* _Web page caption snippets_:
------------------------------------------------

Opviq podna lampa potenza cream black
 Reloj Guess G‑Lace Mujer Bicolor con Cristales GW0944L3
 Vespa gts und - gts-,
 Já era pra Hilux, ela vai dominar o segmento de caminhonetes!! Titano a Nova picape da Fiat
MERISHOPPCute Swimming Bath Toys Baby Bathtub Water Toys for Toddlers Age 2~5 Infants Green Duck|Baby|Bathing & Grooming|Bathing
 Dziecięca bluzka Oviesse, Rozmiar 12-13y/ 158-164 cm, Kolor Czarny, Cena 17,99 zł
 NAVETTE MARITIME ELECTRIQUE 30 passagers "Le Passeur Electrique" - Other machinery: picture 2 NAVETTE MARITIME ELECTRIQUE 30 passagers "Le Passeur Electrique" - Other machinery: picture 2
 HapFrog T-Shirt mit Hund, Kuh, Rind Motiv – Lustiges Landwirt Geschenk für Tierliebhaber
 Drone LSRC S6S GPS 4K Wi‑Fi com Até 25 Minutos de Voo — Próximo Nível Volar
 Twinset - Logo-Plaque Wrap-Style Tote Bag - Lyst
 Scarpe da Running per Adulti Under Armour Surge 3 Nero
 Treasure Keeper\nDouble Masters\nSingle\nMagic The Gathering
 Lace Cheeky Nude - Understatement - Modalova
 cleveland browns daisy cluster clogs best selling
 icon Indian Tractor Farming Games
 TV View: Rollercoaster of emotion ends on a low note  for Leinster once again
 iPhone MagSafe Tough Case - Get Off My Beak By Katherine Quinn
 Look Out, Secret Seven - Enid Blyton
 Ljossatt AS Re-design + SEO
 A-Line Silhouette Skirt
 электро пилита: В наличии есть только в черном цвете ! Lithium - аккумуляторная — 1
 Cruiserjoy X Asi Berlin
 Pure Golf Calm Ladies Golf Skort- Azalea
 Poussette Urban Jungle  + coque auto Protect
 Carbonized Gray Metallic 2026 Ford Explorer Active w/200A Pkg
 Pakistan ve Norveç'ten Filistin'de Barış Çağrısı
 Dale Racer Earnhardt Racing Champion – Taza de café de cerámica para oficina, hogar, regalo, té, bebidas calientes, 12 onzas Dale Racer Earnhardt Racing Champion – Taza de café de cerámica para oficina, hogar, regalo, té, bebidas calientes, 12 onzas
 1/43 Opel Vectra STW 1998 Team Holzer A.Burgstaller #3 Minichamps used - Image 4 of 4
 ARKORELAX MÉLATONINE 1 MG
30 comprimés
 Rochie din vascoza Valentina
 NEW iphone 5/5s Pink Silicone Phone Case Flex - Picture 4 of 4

------------------------------------------------

* _Your goal_: The answer should consist of the lines from the one with "Pakistan ve Norveç'ten" through the last line of the entries, duplicated exactly and nothing more.

* _Answer area_:
 Pakistan ve Norveç'ten Filistin'de Barış Çağrısı
 Dale Racer Earnhardt Racing Champion – Taza de café de cerámica para oficina, hogar, regalo, té, bebidas calientes, 12 onzas Dale Racer Earnhardt Racing Champion – Taza de café de cerámica para oficina, hogar, regalo, té, bebidas calientes, 12 onzas
 1/43 Opel Vectra STW 1998 Team Holzer A.Burgstaller #3 Minichamps used - Image 4 of 4
 ARKORELAX MÉLATONINE 1 MG
30 comprimés
 Rochie din vascoza Valentina
 NEW iphone 5/5s Pink Silicone Phone Case Flex - Picture 4 of 4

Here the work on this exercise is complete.